8 que la charge précitée devra faire l'objet d'une mention au Registre foncier ; met les frais de la procédure par Fr 1'700.- (émolument : Fr 1'500.- ; débours : Fr 200.-) à la charge des recourants, solidairement entre eux, ce montant étant prélevé en partie sur leur avance ; dit que chaque partie supportera ses propres dépens ; informe les parties des voies et délai de recours selon avis ci-après ; ordonne la notification du présent arrêt : - aux recourants, par leur mandataire, Me Charles Poupon, avocat à Delémont ; - à l'intimée, la Commission foncière rurale, Rue du 24-Septembre 2, 2800 Delémont ; - au Registre foncier, Rue de la Justice 2, 2800 Delémont ; - à l'Office fédéral de la justice, Bundesrain 20, 3003 Berne ; - à l'Office fédéral de l'énergie, Mühlestrasse 4, 3063 Ittigen ; - à l'Office fédéral de l'aménagement du territoire, Case postale, 3003 Berne. Porrentruy, le 29 avril 2011 AU NOM DE LA COUR ADMINISTRATIVE Le président : La greffière : Pierre Broglin Gladys Winkler

9 Communication concernant les moyens de recours : Le présent arrêt peut faire l'objet, dans les trente jours suivant sa notification, d'un recours au Tribunal fédéral.
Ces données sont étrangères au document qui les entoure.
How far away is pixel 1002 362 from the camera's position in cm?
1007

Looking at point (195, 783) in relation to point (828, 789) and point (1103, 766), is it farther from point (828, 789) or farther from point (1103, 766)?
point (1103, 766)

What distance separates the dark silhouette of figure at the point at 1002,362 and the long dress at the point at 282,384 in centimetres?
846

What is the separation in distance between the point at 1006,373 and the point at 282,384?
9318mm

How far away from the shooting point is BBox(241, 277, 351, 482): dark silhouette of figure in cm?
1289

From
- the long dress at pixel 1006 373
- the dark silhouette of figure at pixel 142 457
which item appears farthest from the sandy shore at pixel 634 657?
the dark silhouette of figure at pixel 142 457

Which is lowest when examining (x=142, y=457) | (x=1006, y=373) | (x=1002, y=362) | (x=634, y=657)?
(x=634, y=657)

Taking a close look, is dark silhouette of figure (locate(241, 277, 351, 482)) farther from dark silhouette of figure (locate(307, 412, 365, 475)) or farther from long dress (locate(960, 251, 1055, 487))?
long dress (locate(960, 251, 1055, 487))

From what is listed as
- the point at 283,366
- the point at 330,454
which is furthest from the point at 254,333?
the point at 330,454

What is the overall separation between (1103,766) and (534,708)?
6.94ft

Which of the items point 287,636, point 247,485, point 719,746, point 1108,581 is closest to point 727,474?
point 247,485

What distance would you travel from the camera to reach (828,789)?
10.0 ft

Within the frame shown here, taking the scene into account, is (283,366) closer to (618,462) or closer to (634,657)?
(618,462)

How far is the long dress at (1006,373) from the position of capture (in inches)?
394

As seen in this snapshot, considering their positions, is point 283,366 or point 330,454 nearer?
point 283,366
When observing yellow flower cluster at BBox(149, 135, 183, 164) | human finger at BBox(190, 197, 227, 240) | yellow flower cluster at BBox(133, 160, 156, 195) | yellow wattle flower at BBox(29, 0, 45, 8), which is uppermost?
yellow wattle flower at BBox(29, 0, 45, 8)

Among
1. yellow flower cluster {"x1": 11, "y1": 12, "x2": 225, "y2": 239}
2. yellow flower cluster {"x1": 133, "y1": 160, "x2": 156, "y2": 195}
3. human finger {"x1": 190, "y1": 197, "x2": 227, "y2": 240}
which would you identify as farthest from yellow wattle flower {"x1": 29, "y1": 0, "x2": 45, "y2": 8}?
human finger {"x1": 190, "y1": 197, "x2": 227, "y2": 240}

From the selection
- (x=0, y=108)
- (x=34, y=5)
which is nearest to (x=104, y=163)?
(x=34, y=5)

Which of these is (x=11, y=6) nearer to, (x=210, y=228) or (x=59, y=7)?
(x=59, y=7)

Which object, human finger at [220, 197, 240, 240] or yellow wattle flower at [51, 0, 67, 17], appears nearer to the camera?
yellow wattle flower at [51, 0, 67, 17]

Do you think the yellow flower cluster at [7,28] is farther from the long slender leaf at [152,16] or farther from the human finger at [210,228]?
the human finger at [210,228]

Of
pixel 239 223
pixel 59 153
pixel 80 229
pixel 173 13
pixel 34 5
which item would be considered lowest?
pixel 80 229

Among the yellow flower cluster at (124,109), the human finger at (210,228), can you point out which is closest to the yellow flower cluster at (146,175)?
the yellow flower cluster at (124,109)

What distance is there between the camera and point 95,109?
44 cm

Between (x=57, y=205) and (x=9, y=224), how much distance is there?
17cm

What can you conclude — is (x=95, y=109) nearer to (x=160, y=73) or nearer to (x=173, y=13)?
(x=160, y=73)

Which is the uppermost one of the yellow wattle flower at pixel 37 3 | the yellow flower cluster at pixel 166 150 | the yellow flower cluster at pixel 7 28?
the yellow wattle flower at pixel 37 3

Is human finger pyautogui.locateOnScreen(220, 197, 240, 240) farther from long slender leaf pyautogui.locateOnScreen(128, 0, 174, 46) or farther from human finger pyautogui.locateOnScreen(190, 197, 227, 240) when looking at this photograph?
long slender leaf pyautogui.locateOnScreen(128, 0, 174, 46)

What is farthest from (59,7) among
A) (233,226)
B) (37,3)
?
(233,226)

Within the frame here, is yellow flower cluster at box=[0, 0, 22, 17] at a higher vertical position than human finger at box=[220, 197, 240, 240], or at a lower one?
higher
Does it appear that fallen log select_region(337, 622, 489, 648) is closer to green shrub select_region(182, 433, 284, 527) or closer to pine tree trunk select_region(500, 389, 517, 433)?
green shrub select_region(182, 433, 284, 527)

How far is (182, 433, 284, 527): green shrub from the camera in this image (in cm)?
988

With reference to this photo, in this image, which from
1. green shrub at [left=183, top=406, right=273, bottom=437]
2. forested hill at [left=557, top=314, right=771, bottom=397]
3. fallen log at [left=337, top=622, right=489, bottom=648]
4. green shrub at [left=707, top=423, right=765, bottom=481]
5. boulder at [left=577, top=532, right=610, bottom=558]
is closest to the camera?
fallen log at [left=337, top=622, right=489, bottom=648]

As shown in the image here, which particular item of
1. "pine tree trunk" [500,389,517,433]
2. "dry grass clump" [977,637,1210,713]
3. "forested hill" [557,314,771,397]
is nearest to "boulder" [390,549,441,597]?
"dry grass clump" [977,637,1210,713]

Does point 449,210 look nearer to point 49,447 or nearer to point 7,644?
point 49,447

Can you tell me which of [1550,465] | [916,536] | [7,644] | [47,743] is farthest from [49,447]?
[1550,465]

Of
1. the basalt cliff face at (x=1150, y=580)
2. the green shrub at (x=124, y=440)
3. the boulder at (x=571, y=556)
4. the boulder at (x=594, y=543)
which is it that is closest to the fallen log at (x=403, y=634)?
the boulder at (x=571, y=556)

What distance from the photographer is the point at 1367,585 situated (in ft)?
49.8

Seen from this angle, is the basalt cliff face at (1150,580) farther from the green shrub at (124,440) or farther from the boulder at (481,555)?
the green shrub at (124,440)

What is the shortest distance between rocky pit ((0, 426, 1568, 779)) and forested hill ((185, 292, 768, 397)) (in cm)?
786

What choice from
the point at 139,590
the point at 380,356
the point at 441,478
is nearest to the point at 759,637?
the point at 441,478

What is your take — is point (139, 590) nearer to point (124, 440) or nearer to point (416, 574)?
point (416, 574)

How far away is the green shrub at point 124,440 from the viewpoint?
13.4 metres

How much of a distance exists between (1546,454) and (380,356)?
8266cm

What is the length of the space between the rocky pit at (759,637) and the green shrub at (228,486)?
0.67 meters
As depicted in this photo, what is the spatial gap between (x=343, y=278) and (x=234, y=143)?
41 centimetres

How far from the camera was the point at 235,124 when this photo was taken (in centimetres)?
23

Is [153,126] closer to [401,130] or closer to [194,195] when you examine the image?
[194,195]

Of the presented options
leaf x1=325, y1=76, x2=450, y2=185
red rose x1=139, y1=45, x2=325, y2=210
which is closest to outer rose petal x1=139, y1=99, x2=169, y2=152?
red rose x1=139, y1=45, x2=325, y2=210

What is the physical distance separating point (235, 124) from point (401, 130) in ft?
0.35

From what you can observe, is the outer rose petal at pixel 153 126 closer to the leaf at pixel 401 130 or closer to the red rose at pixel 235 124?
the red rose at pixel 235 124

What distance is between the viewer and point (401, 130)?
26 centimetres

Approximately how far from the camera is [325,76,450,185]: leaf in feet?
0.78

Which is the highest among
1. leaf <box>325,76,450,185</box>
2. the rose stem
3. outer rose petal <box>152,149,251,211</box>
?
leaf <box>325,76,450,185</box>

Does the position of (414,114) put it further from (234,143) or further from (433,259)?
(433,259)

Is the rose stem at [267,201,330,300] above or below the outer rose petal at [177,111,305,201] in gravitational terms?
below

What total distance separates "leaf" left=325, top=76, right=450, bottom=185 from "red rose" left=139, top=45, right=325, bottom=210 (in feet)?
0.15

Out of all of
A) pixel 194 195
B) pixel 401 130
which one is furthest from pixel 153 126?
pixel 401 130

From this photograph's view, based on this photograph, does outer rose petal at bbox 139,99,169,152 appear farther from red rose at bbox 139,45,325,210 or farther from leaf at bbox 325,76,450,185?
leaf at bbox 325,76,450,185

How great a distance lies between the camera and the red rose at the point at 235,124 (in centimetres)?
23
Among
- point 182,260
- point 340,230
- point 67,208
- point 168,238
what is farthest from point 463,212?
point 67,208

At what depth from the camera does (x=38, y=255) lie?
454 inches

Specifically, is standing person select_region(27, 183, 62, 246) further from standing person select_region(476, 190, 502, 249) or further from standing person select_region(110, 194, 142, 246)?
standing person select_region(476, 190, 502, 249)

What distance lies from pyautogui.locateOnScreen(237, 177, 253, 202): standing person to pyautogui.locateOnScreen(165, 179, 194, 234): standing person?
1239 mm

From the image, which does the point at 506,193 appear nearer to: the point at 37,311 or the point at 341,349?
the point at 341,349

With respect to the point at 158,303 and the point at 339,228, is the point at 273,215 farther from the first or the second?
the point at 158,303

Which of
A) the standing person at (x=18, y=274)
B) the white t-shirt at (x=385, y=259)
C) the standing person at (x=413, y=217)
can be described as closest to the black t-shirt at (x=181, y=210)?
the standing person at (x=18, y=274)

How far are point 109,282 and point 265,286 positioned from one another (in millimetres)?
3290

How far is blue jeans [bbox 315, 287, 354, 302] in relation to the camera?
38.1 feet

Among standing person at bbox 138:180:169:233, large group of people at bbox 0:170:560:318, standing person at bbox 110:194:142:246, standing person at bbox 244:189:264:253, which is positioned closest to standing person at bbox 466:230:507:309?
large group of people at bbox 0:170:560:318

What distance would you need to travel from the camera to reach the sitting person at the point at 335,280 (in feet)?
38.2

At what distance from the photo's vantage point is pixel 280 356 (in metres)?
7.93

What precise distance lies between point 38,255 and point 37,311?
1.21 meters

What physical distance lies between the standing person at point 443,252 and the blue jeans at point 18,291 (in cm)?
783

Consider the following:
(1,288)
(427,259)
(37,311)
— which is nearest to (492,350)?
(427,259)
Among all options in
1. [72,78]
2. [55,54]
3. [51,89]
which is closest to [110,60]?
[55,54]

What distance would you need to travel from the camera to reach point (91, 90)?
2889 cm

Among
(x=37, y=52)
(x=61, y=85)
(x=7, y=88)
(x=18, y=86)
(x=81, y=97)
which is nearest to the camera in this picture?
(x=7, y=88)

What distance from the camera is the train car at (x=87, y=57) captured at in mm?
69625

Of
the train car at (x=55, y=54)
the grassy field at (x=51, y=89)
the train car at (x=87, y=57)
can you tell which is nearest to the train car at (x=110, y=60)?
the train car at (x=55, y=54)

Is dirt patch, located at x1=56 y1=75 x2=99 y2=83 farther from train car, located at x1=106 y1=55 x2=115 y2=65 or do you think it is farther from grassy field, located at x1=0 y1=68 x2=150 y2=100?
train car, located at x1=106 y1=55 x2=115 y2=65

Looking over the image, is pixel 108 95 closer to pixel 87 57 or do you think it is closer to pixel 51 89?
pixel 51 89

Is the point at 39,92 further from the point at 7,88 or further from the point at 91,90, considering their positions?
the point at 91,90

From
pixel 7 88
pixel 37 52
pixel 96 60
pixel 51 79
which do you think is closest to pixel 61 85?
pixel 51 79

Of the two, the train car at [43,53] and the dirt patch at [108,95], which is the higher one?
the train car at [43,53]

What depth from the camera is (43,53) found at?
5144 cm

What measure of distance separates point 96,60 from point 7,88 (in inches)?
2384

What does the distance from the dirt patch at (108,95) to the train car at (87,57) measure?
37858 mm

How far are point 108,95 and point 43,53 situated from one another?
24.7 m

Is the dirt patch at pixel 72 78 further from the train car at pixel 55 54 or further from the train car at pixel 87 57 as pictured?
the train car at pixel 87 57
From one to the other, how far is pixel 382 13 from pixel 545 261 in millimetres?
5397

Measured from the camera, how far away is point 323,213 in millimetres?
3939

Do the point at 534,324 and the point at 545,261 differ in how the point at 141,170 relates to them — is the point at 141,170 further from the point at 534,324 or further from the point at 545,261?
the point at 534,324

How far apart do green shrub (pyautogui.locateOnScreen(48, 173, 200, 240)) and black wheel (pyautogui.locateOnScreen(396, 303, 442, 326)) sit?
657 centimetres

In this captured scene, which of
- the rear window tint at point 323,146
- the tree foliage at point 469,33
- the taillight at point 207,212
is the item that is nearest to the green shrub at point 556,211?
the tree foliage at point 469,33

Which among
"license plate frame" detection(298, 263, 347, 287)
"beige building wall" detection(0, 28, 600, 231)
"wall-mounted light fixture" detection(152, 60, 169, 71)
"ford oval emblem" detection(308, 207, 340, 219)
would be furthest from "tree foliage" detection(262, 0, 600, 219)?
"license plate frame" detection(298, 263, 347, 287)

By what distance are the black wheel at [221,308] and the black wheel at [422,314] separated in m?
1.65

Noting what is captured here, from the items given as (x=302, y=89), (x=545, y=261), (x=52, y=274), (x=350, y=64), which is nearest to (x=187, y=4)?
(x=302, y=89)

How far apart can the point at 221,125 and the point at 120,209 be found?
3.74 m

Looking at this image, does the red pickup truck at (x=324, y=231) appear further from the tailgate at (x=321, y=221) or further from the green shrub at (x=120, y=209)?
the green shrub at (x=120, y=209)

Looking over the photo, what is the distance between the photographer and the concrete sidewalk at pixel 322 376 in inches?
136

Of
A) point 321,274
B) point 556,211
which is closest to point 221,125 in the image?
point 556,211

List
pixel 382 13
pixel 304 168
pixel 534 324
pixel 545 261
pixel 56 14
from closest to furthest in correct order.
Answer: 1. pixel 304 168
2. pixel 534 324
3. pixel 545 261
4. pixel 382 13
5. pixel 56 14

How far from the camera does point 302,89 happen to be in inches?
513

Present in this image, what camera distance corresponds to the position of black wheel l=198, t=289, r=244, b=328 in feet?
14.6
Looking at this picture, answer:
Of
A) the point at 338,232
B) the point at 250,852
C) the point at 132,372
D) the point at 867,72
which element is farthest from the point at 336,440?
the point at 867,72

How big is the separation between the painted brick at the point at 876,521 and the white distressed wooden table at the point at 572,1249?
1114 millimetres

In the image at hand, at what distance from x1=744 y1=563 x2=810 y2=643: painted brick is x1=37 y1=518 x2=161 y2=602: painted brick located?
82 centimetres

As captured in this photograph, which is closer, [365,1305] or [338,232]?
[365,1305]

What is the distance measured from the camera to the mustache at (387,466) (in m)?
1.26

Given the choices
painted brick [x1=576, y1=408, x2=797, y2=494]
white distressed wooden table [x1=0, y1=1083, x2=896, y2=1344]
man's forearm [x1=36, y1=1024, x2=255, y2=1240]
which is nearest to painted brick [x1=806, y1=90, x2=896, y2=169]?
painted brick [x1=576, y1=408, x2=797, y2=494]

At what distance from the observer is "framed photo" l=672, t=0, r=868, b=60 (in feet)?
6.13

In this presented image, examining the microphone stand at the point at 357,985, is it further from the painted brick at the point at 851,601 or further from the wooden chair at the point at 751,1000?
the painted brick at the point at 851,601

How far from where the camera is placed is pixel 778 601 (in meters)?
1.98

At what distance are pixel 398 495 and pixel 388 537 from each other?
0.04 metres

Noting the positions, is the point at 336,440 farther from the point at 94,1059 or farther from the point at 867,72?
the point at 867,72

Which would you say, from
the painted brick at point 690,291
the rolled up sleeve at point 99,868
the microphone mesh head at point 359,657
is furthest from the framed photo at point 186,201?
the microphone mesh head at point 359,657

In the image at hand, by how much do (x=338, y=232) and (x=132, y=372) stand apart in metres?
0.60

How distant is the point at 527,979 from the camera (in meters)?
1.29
Le recours en matière de droit public s'exerce aux conditions des articles 82 ss de la loi du 17 juin 2005 sur le Tribunal fédéral (LTF - RS 173.110), le recours constitutionnel subsidiaire aux conditions des articles 113 ss LTF. Le mémoire de recours doit être adressé au Tribunal fédéral, 1000 Lausanne 14; il doit être rédigé dans une langue officielle, indiquer les conclusions, les motifs et les moyens de preuve, et être signé. Les motifs doivent exposer succinctement en quoi l’acte attaqué viole le droit. Si le recours n'est recevable que s'il soulève une question juridique de principe, il faut exposer en quoi l'affaire remplit cette condition. Les pièces invoquées comme moyens de preuve doivent être jointes au mémoire, pour autant qu’elles soient en mains de la partie; il en va de même de la décision attaquée.